→ **Exercise details**:
Each record listed below is to be output exactly as written.

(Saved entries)
——

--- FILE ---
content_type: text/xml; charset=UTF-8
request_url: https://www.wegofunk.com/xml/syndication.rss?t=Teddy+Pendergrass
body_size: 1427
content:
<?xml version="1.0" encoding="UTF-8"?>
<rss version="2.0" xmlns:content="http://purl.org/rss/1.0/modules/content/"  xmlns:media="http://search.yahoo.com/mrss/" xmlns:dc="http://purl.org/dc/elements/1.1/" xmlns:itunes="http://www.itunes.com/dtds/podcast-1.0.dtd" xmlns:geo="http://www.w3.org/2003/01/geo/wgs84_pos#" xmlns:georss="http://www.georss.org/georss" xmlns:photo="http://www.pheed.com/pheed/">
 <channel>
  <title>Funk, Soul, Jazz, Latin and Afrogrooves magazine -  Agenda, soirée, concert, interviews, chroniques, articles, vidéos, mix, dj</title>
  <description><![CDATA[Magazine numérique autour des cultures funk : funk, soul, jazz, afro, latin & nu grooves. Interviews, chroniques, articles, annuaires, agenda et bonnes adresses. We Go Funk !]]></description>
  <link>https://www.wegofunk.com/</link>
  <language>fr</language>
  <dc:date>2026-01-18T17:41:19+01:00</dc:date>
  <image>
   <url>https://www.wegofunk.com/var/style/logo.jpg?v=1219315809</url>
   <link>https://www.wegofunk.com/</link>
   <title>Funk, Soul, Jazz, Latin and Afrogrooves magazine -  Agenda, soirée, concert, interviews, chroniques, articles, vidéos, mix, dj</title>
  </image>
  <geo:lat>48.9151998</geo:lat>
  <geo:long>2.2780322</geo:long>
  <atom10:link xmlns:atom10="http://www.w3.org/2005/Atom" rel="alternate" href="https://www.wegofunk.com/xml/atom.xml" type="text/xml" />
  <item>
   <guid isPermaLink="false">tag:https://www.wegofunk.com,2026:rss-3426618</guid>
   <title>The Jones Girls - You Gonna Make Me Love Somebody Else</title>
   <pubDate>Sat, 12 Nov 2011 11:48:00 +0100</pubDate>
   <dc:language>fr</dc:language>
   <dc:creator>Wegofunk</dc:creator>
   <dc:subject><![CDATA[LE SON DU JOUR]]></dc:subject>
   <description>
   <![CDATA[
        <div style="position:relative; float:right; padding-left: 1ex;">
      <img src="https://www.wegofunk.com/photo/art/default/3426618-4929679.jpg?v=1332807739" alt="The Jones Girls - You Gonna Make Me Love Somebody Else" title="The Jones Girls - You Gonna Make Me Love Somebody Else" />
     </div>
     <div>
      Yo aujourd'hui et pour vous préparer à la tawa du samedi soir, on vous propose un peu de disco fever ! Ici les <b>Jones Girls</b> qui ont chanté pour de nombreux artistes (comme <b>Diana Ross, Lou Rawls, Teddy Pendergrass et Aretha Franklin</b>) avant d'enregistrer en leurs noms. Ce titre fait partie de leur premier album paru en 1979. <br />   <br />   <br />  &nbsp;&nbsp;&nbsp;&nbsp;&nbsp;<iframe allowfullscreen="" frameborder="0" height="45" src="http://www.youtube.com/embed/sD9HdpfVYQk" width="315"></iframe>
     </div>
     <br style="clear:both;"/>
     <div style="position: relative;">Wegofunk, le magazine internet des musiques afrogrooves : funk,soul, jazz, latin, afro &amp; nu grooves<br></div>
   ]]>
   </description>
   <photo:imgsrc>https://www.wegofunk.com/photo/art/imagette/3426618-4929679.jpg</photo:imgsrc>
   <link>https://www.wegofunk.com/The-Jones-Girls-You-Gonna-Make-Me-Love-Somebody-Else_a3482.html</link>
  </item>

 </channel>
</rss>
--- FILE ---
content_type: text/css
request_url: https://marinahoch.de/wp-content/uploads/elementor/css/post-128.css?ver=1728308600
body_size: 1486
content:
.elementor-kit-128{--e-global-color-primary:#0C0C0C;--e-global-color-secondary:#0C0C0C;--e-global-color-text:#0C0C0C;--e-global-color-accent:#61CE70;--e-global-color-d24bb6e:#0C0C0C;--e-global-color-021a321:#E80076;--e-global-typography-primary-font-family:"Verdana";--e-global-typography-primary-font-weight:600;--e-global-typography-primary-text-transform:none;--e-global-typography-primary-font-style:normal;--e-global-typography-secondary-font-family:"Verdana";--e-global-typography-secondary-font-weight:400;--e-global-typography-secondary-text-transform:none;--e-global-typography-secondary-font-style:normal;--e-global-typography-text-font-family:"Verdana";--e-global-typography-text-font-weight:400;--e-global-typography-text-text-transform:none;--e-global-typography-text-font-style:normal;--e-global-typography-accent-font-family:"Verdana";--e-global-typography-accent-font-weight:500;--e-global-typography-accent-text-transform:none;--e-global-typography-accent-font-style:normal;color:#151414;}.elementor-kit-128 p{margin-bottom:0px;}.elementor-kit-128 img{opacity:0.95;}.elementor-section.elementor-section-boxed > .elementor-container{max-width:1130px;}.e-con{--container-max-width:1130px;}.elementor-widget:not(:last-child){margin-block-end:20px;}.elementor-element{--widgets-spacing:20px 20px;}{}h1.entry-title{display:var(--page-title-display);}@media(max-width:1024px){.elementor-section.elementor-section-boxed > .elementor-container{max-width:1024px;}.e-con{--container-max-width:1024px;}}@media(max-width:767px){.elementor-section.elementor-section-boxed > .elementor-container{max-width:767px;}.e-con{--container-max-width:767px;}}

——

→ **Your response**:
--- FILE ---
content_type: text/xml; charset=UTF-8
request_url: https://www.wegofunk.com/xml/syndication.rss?t=Teddy+Pendergrass
body_size: 1427
content:
<?xml version="1.0" encoding="UTF-8"?>
<rss version="2.0" xmlns:content="http://purl.org/rss/1.0/modules/content/"  xmlns:media="http://search.yahoo.com/mrss/" xmlns:dc="http://purl.org/dc/elements/1.1/" xmlns:itunes="http://www.itunes.com/dtds/podcast-1.0.dtd" xmlns:geo="http://www.w3.org/2003/01/geo/wgs84_pos#" xmlns:georss="http://www.georss.org/georss" xmlns:photo="http://www.pheed.com/pheed/">
 <channel>
  <title>Funk, Soul, Jazz, Latin and Afrogrooves magazine -  Agenda, soirée, concert, interviews, chroniques, articles, vidéos, mix, dj</title>
  <description><![CDATA[Magazine numérique autour des cultures funk : funk, soul, jazz, afro, latin & nu grooves. Interviews, chroniques, articles, annuaires, agenda et bonnes adresses. We Go Funk !]]></description>
  <link>https://www.wegofunk.com/</link>
  <language>fr</language>
  <dc:date>2026-01-18T17:41:19+01:00</dc:date>
  <image>
   <url>https://www.wegofunk.com/var/style/logo.jpg?v=1219315809</url>
   <link>https://www.wegofunk.com/</link>
   <title>Funk, Soul, Jazz, Latin and Afrogrooves magazine -  Agenda, soirée, concert, interviews, chroniques, articles, vidéos, mix, dj</title>
  </image>
  <geo:lat>48.9151998</geo:lat>
  <geo:long>2.2780322</geo:long>
  <atom10:link xmlns:atom10="http://www.w3.org/2005/Atom" rel="alternate" href="https://www.wegofunk.com/xml/atom.xml" type="text/xml" />
  <item>
   <guid isPermaLink="false">tag:https://www.wegofunk.com,2026:rss-3426618</guid>
   <title>The Jones Girls - You Gonna Make Me Love Somebody Else</title>
   <pubDate>Sat, 12 Nov 2011 11:48:00 +0100</pubDate>
   <dc:language>fr</dc:language>
   <dc:creator>Wegofunk</dc:creator>
   <dc:subject><![CDATA[LE SON DU JOUR]]></dc:subject>
   <description>
   <![CDATA[
        <div style="position:relative; float:right; padding-left: 1ex;">
      <img src="https://www.wegofunk.com/photo/art/default/3426618-4929679.jpg?v=1332807739" alt="The Jones Girls - You Gonna Make Me Love Somebody Else" title="The Jones Girls - You Gonna Make Me Love Somebody Else" />
     </div>
     <div>
      Yo aujourd'hui et pour vous préparer à la tawa du samedi soir, on vous propose un peu de disco fever ! Ici les <b>Jones Girls</b> qui ont chanté pour de nombreux artistes (comme <b>Diana Ross, Lou Rawls, Teddy Pendergrass et Aretha Franklin</b>) avant d'enregistrer en leurs noms. Ce titre fait partie de leur premier album paru en 1979. <br />   <br />   <br />  &nbsp;&nbsp;&nbsp;&nbsp;&nbsp;<iframe allowfullscreen="" frameborder="0" height="45" src="http://www.youtube.com/embed/sD9HdpfVYQk" width="315"></iframe>
     </div>
     <br style="clear:both;"/>
     <div style="position: relative;">Wegofunk, le magazine internet des musiques afrogrooves : funk,soul, jazz, latin, afro &amp; nu grooves<br></div>
   ]]>
   </description>
   <photo:imgsrc>https://www.wegofunk.com/photo/art/imagette/3426618-4929679.jpg</photo:imgsrc>
   <link>https://www.wegofunk.com/The-Jones-Girls-You-Gonna-Make-Me-Love-Somebody-Else_a3482.html</link>
  </item>

 </channel>
</rss>
--- FILE ---
content_type: text/css
request_url: https://marinahoch.de/wp-content/uploads/elementor/css/post-128.css?ver=1728308600
body_size: 1486
content:
.elementor-kit-128{--e-global-color-primary:#0C0C0C;--e-global-color-secondary:#0C0C0C;--e-global-color-text:#0C0C0C;--e-global-color-accent:#61CE70;--e-global-color-d24bb6e:#0C0C0C;--e-global-color-021a321:#E80076;--e-global-typography-primary-font-family:"Verdana";--e-global-typography-primary-font-weight:600;--e-global-typography-primary-text-transform:none;--e-global-typography-primary-font-style:normal;--e-global-typography-secondary-font-family:"Verdana";--e-global-typography-secondary-font-weight:400;--e-global-typography-secondary-text-transform:none;--e-global-typography-secondary-font-style:normal;--e-global-typography-text-font-family:"Verdana";--e-global-typography-text-font-weight:400;--e-global-typography-text-text-transform:none;--e-global-typography-text-font-style:normal;--e-global-typography-accent-font-family:"Verdana";--e-global-typography-accent-font-weight:500;--e-global-typography-accent-text-transform:none;--e-global-typography-accent-font-style:normal;color:#151414;}.elementor-kit-128 p{margin-bottom:0px;}.elementor-kit-128 img{opacity:0.95;}.elementor-section.elementor-section-boxed > .elementor-container{max-width:1130px;}.e-con{--container-max-width:1130px;}.elementor-widget:not(:last-child){margin-block-end:20px;}.elementor-element{--widgets-spacing:20px 20px;}{}h1.entry-title{display:var(--page-title-display);}@media(max-width:1024px){.elementor-section.elementor-section-boxed > .elementor-container{max-width:1024px;}.e-con{--container-max-width:1024px;}}@media(max-width:767px){.elementor-section.elementor-section-boxed > .elementor-container{max-width:767px;}.e-con{--container-max-width:767px;}}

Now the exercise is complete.